VBW und VSM begrüßen die neue Förderrichtlinie für die nachhaltige Modernisierung von Binnenschiffen

(lifePR) ( Hamburg, )
Das Bundesverkehrsministerium veröffentlichte heute im Bundesanzeiger die überarbeitete Förderrichtlinie für die Modernisierung von Binnenschiffen. Darin wurden auch einige der Vorschläge aufgegriffen, die die vier Verbände (Bundesverband der öffentlichen Binnenhäfen, Bundesverband der Selbstständigen Abt. Binnenschifffahrt, Verein für europäische Binnenschifffahrt und Wasserstraßen und der Verband für Schiffbau und Meerestechnik) im letzten Jahr dem Ministerium überreicht hatten.

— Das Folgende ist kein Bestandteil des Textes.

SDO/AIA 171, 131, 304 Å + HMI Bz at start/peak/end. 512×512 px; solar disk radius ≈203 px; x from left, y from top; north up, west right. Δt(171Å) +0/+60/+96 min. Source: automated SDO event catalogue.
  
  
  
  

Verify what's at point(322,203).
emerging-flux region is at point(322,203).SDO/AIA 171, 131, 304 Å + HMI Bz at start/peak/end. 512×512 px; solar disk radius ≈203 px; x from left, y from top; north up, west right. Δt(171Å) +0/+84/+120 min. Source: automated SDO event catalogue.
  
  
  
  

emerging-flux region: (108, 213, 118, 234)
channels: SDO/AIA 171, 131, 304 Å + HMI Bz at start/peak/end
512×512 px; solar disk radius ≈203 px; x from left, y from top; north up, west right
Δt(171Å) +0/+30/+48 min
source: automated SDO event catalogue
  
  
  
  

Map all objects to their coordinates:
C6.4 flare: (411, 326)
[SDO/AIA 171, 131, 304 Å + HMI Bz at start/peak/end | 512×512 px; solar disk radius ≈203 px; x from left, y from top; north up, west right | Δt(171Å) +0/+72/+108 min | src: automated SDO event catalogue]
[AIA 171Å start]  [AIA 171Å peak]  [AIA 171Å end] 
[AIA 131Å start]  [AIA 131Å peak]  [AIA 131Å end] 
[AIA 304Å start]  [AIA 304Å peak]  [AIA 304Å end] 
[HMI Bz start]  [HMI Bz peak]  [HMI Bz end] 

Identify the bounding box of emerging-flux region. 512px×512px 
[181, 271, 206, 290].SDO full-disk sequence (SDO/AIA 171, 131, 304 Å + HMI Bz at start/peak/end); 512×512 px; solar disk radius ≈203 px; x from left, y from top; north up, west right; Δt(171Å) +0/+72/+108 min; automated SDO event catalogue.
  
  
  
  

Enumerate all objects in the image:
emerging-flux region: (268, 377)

Insbesondere wurden folgende Vorschläge in die neue Förderrichtlinie aufgenommen:

- Förderpauschalen für die Nachrüstung mit Abgasnachbehandlungssystemen
- Erhöhung der Fördersätze für elektrische Antriebe um zehn Prozentpunkte

Darüber hinaus gibt es eine leichte Erhöhung der Förderpauschalen für Kraftstoff-Wasser-Emulsionsanlagen und einige Einbaupauschalen wurden ebenfalls moderat erhöht.

Damit neue Motoren förderfähig sein können, mussten sie bisher alle Grenzwerte des ZKR II Standards um 30% übererfüllen. Künftig müssen neue Motoren einen NRMM Grenzwert um 5% und einen weiteren um 10% übererfüllen. Auch wenn es eine Erhöhung um rund 10 €/kW gegeben hat, bleibt die Motorenförderung mit 37 €/kW aber deutlich hinter dem zurück, was die Verbände für notwendig halten.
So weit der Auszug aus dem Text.